Trundling further through the endless stretches of five to ten feet high bushes having the unfortunate effect the rest of the landscapes are gone. Suddenly, a medium-sized tarantula wades across the road. I throw the car into the side, and run back to photograph. Creates a minor traffic chaos, as an oncoming flock of Dutch people must also have a photo of the beast. We see several at the following kilometres.
We arrive at Rio Lagartos at dusk. Half sized town and we don't have maps. Miraculously, we find the company that arranges night safari in the first attempt. They live in a restaurant that (the rest of the city) is closing. We agree to meet in half an hour, when we have found a hotel.
It's easier said than done. What we want is full, and so are the others we can find. A nice guy helps us. He ends up cycling around town, and in the end, we have two rooms - at each hotel. Then he asks if we should figure out something with some tours.
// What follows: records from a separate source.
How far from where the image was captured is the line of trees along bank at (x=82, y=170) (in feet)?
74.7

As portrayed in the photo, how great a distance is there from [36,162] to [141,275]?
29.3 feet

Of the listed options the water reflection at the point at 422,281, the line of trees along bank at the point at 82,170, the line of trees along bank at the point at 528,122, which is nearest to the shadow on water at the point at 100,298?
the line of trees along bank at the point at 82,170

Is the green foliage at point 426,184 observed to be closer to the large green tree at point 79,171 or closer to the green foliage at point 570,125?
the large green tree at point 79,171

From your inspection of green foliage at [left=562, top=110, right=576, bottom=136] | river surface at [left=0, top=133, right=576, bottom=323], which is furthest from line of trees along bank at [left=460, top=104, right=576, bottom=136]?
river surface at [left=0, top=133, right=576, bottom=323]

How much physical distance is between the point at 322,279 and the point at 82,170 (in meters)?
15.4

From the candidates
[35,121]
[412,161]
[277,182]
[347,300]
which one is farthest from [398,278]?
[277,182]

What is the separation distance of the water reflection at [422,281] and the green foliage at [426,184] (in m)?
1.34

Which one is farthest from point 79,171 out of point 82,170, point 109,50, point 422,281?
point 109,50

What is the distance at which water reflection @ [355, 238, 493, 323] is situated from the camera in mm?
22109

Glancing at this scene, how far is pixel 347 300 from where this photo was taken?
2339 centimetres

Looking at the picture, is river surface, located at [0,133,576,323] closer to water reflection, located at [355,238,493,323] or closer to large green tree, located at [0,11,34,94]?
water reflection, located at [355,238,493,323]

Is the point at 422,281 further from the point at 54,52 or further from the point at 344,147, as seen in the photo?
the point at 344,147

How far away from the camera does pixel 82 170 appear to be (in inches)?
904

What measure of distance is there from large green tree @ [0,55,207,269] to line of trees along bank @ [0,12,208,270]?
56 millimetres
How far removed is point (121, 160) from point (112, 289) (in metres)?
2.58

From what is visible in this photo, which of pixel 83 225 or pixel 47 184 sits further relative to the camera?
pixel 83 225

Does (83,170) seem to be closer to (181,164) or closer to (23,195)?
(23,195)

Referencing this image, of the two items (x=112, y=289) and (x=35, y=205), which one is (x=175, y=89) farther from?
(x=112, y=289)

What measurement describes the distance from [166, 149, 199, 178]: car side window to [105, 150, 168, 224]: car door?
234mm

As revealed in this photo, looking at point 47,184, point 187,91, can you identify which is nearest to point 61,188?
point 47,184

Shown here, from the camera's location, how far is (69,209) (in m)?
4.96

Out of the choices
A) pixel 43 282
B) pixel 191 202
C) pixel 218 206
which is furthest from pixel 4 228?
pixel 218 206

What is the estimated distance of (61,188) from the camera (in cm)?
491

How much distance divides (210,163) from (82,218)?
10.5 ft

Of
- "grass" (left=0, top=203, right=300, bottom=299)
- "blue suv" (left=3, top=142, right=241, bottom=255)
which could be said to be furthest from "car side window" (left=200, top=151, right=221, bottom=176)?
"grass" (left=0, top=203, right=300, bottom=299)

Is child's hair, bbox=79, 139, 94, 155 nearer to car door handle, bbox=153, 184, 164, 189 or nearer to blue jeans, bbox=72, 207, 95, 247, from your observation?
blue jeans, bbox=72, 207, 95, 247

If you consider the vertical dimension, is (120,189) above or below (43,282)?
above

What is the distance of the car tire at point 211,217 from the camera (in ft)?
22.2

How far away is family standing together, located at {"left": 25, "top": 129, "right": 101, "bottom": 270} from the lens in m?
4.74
Unfortunately, partner, we have a deal with your competitor. Then he was angry. Would have even liked to have given a 30 kroner for the help, but he disappeared.
We find our way back to the restaurant where they call after the chef, so the others can have a sandwich. Then we sail in a small open boat in the huge salt water lagoon. We are on a crocodile safari. The powerful searchlight makes their eyes glow red. I see the wake light several times a glow behind the boat, but don't think of it. Here are unusually many fish. They escape from the boat and not least the cone of the searchlight. The water is only half a meter deep, so it is natural to escape into the air. Of course, I end up with one on my lap.
We stop, and our guide takes a stage and leads it through the water. It lights up! Current conditions, temperature and more are optimal for infinitely many small creeps, which form morally when disturbed. A bit of a problem for the fish that flee / hunt: They draw a sight "flame" after them. It is the same phenomenon that makes the wake look as if it is illuminated from below behind the boat.
Along with the starry, moonless sky, it is an
amazing experience. The scent in the courage is not as pleasant;
albeit mild, then unrecognizable sulphur compounds.
We get close to a crock, and our guide jumps into the water and pulls it into the boat. After several attempts, he catches the beast and lifts it onto the rail. The stomach shows it's a freshwater crock. The tour lasts half an hour, which costs 350 kroner for the four of us. The guide probably had an equally good evening as us. We land at midnight and agree to meet with his brother-in-law tomorrow.